Raphael had battle-honed generals for that—and he had Dmitri. His second’s brain was a steel trap when it came to battle strategy. But he wasn’t about to disparage a man this intelligent. “What did you discover?”
“A lot—and I mean, a lot—of the fighters don’t look like trained combatants,” he said. “Angels are pretty much all in shape, but these ones don’t have the look of honed warriors.” He brought up a set of images on his tablet.
“Put it up here,” Dmitri directed, touching something on the side of the table.
A large screen opened out from the ceiling, directly above the table.
“Give me one sec.” Vivek’s fingers moved over his tablet. “There.”
Raphael saw what the young vampire had meant the instant he set eyes on the images.
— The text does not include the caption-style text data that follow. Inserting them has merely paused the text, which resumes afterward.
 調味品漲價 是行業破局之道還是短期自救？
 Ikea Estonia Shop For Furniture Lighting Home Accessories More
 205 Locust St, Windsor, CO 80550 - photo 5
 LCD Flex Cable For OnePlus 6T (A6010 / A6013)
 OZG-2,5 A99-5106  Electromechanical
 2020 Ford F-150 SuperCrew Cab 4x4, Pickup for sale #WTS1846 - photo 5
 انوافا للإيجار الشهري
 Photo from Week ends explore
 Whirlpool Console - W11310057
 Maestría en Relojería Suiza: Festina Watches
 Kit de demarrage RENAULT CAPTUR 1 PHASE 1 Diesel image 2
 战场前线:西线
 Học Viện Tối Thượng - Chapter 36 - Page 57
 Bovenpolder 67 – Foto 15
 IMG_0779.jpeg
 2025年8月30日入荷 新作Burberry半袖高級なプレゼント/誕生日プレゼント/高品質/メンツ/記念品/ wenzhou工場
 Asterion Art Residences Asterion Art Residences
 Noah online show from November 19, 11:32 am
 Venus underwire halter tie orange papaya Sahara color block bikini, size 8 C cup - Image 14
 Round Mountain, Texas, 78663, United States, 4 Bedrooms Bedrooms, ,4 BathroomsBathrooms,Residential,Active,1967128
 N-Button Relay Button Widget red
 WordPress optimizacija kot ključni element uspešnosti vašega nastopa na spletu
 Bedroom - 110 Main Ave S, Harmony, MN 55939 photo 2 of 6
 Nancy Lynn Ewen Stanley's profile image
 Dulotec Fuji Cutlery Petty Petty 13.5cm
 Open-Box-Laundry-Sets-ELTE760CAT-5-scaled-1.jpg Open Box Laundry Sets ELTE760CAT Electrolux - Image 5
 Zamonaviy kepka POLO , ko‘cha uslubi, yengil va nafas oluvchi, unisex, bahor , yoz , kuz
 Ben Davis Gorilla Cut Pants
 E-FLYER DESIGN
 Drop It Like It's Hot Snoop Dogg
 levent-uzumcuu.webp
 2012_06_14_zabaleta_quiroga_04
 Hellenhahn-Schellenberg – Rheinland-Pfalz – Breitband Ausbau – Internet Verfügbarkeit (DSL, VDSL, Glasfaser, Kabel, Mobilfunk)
“I know him.” Jason pointed to an angel with his sword raised and teeth bared, the whites of his eyes showing. “Junior librarian in a minor court. No combat skills.” He pointed to another angel, went motionless. “She’s combat trained but belongs to Titus.”
All of them went silent for long moments.
“It appears we may find ourselves fighting friends,” Raphael said at last. “Warn your squadrons—and remember, it is unlikely they are acting of their free will.” Titus’s people were notoriously devoted to their archangel. “Do to them what we would expect them to do for us were our positions reversed and we were the ones being controlled.”
“I’m not sure they’re even actually alive,” Vivek ventured, his face pale under his brown skin. “I know they look it, but . . . Here.” He threw up another image.
It showed an angel with wings of speckled light brown sinking his teeth into Andreja’s arm—who was in the process of smashing the spiked ball of her morning star club into his head. A flail swung from her other hand, that spiked ball on its way to crushing the biter’s ribs.
“Talk about psycho eyes.” Arms folded across her chest and booted feet set apart, Elena stared at the biter’s visage. “There’s nothing there.”